- [Exercise text]:
────

2.4. Preparation of CSS Extract

The original herbal ingredients of CSS were mixed and crushed into small pieces in a ratio of 4 : 4 : 3 : 3 : 3 : 3 : 1. The compound was immersed in water (1 : 8, w/v) for 30 minutes at room temperature, then heated to boiling, and boiled for a further 0.5 hours. The filtrate was collected, and the residue was refluxed in the same volume of water and heated for a further 0.5 hours. The filtrate was collected, and the residue was refluxed in the same volume of water and heated for a further 0.5 hours. The two filtrates were combined and concentrated in vacuo to give a CSS extract of 2.1 g/mL. When used, it is made into a certain concentration with distilled water as needed [11].

2.5. Drug Administration

To study the antidepressant effects of CSS and fluoxetine, rats were randomly divided into the following 7 groups (n = 15) using a random number table: control group (saline), model group (saline), low-dose CSS group (CSS 5.9 g/(kg·d)), high-dose CSS group (CSS 11.8 g/(kg·d)), fluoxetine group (FLU 1.8 g/(kg·d)), coadministration of low-dose CSS and FLU group (CSS 5.9 g/(kg·d)+FLU 1.8 g/(kg·d)), coadministration of high-dose CSS and FLU group (CSS 11.8 g/(kg·d)+FLU 1.8 g/(kg·d)). The chronic unpredictable mild stress (CUMS) rat model was used to simulate depression. Except the control group, the other six groups received unpredictable mild stress for 28 days to simulate depression. The rats in different groups were given different interventions for 4 weeks. The combination groups were given fluoxetine one hour after the administration of CSS. Behavioral tests were performed before and after the administration.

2.6. CUMS Procedure

We established chronic depression models with chronic unpredictable mild stress. CUMS includes exposure to various unpredictable stress factors (random), including fasting (24 h), 4°C cold water swimming (5 min), tail (1 min), 45°C hot water swimming (5 min), restraint (3 h), shaking (60 times/min, 10 min), and moist litter (24 h).

A total of 7 kinds of stimulation methods were randomly stimulated in 28 days to stimulate the rats. In order to avoid the rats being accustomed to the same kind of stimulation, the same stimulation was not performed for two consecutive days. All pressures were applied individually and continuously during the day and night, and each stimulus was used 2-3 times cumulatively. Rats in the control group remained undisturbed at all times, except for necessary procedures such as routine cage cleaning.

2.7. Behavioral Testing

2.7.1. Sucrose Preference Test (SPT)

Rats were trained for 72 hours before the start of the experiment. The first 24 hours gave rats 2 bottles of 1% syrup, and the second 24 hours gave rats 1% syrup and 1 bottle of pure water. The third 24 hours deprived rats of food and water. Then, a total of 2 bottles of syrup and pure water (100 mL each) were administered to each rat, and the consumption of 1% syrup and pure water was measured for 1 hour to calculate the saccharide consumption rate: sugar consumption rate = sugar water consumption/sugar water + pure water consumption.

────

- [Information provided]:
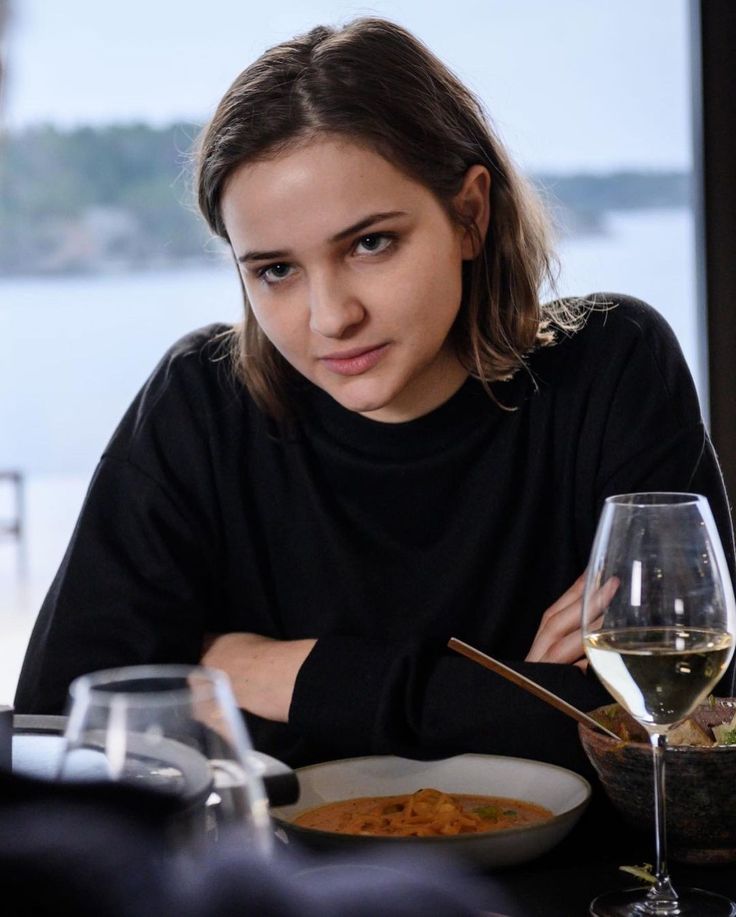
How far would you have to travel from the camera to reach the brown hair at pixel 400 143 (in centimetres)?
151

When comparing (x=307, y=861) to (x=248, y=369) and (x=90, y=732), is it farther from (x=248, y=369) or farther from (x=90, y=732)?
(x=248, y=369)

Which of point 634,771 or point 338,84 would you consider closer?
point 634,771

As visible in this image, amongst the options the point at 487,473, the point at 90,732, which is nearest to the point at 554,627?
the point at 487,473

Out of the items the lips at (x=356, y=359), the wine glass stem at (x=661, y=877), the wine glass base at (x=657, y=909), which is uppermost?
the lips at (x=356, y=359)

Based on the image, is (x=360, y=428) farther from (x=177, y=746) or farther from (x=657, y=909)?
(x=177, y=746)

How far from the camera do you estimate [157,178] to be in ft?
18.0

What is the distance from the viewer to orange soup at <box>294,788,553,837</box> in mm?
989

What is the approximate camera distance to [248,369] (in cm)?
175

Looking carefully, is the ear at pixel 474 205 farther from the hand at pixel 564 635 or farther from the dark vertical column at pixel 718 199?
the dark vertical column at pixel 718 199

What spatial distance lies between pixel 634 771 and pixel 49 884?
2.08ft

────

- [What this exercise asks]:
(1) In the methods text on CSS and rats, set down the passage that begins at the words "2.4. Preparation of" and stops after the words "as needed [11].".
(2) According to the methods text on CSS and rats, how many rats were placed in each group?
(3) Continue the methods text on CSS and rats from the point where it stops.
The data has nothing to do with the methods text on CSS and rats.

- [Answers to the exercises]:
(1)
2.4. Preparation of CSS Extract

The original herbal ingredients of CSS were mixed and crushed into small pieces in a ratio of 4 : 4 : 3 : 3 : 3 : 3 : 1. The compound was immersed in water (1 : 8, w/v) for 30 minutes at room temperature, then heated to boiling, and boiled for a further 0.5 hours. The filtrate was collected, and the residue was refluxed in the same volume of water and heated for a further 0.5 hours. The filtrate was collected, and the residue was refluxed in the same volume of water and heated for a further 0.5 hours. The two filtrates were combined and concentrated in vacuo to give a CSS extract of 2.1 g/mL. When used, it is made into a certain concentration with distilled water as needed [11].

(2) 15

(3)
2.7.2. Open Field Test (OFT)

Using a 100 cm × 100 cm × 40 cm open box device, the bottom of the box was divided into 25 equal squares and the rats were quickly placed in the center of the box. Calculate the number of crossings in 5 minutes (horizontal motion score: the score of the four-claw into the bottom square is 1 point) and the number of hind legs upright (vertical exercise score: the number of uprights, that is, the two front paws vacated off the ground or climbed the four walls as the scoring standard, 1 score 1 time).

2.7.3. Forced Swimming Test (FST)

The test was carried out by placing the rat in a glass cylinder (46 cm high, 20 cm diameter) filled with 30 cm high water (25 ± 2°C). Two swim trainings were performed: an initial 15-minute pretest and then a 5-minute trial after 24 hours. As long as the mouse floats passively in the water and only makes a slight movement to keep its head above the waterline, it is considered to be stationary. What is more, we changed water between each test. The test session scored the immobile time by a qualified observer who turned a blind eye to treatment.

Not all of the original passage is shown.